■ TASK INSTRUCTIONS ■
Find each line in the rows below that contains the string "located", matching case exactly, and copy those lines.

■ RECORDS TO PROCESS ■
──────────────────────────────

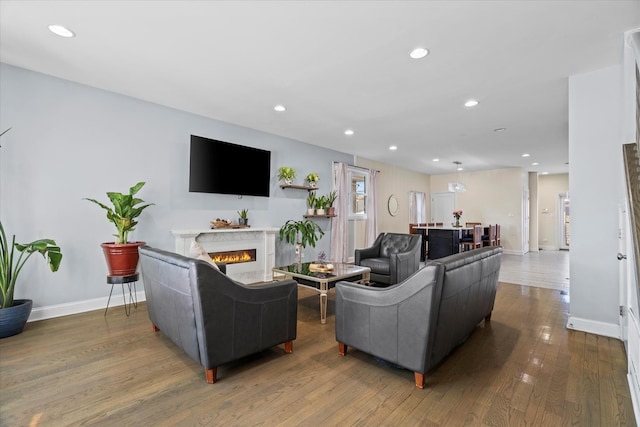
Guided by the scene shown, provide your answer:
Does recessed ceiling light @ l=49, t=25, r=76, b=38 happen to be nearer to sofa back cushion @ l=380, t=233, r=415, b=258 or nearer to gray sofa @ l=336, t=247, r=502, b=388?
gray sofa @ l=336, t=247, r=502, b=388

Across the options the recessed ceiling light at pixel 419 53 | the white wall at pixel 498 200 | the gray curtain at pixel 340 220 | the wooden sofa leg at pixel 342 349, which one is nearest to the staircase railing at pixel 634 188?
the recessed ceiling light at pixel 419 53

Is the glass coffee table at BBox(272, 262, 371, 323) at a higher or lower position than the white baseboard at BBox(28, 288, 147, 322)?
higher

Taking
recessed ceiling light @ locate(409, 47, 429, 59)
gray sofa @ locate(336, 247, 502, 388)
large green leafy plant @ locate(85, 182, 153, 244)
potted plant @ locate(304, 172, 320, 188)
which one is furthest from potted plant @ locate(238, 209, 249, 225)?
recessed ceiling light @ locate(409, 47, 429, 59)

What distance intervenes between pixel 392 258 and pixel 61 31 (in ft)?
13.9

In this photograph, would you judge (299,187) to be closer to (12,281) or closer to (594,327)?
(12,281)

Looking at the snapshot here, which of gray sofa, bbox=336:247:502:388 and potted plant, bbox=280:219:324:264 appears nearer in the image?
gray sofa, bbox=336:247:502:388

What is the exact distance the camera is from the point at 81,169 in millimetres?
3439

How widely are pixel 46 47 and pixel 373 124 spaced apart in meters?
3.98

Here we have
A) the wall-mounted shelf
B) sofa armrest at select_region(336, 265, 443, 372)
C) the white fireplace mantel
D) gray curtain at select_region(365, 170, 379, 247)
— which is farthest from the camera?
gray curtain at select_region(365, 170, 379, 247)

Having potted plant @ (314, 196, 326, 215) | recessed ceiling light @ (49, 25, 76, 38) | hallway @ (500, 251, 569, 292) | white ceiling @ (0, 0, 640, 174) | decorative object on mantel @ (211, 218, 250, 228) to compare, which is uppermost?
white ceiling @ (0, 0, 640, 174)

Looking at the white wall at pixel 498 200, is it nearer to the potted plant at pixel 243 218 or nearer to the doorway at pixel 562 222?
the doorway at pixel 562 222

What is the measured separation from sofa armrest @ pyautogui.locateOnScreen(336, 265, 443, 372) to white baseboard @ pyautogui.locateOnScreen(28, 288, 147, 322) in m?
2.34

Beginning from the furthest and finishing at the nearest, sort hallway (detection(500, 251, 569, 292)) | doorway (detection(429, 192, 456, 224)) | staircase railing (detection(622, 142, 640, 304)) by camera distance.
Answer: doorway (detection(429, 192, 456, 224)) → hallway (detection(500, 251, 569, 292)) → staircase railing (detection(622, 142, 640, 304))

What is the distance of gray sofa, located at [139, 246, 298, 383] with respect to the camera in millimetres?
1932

──────────────────────────────

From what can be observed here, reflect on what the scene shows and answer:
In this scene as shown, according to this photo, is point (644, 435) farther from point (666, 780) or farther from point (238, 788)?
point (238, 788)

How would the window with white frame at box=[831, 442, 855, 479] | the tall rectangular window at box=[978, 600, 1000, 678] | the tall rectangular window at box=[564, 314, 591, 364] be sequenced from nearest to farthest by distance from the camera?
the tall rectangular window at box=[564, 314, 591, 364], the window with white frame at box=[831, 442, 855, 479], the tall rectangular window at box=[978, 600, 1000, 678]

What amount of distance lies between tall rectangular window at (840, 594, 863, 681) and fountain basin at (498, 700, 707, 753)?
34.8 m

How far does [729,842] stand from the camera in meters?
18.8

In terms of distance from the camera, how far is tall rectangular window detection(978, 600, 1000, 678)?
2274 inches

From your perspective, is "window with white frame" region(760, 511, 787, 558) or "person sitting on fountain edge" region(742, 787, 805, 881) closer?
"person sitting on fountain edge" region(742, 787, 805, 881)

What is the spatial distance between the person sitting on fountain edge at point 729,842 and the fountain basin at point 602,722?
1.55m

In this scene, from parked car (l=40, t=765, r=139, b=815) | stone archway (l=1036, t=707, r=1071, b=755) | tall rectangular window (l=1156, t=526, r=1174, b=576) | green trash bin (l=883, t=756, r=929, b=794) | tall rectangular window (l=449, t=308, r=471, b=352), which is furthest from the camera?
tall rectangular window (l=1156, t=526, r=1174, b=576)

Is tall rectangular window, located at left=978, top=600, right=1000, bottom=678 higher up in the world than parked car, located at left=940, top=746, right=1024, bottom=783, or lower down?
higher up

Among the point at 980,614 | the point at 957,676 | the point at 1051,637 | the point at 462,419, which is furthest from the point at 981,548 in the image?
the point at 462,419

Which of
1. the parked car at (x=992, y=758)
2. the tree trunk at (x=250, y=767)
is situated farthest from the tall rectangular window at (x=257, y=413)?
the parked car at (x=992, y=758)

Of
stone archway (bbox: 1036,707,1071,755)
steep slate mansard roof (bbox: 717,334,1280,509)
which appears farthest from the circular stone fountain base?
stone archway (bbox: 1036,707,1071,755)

──────────────────────────────

■ THE RESULT ■
What is the distance of gray sofa, located at [139, 246, 298, 383] with respect to the camera in millimetres?
Is tall rectangular window, located at left=978, top=600, right=1000, bottom=678 higher up in the world than parked car, located at left=940, top=746, right=1024, bottom=783, or lower down?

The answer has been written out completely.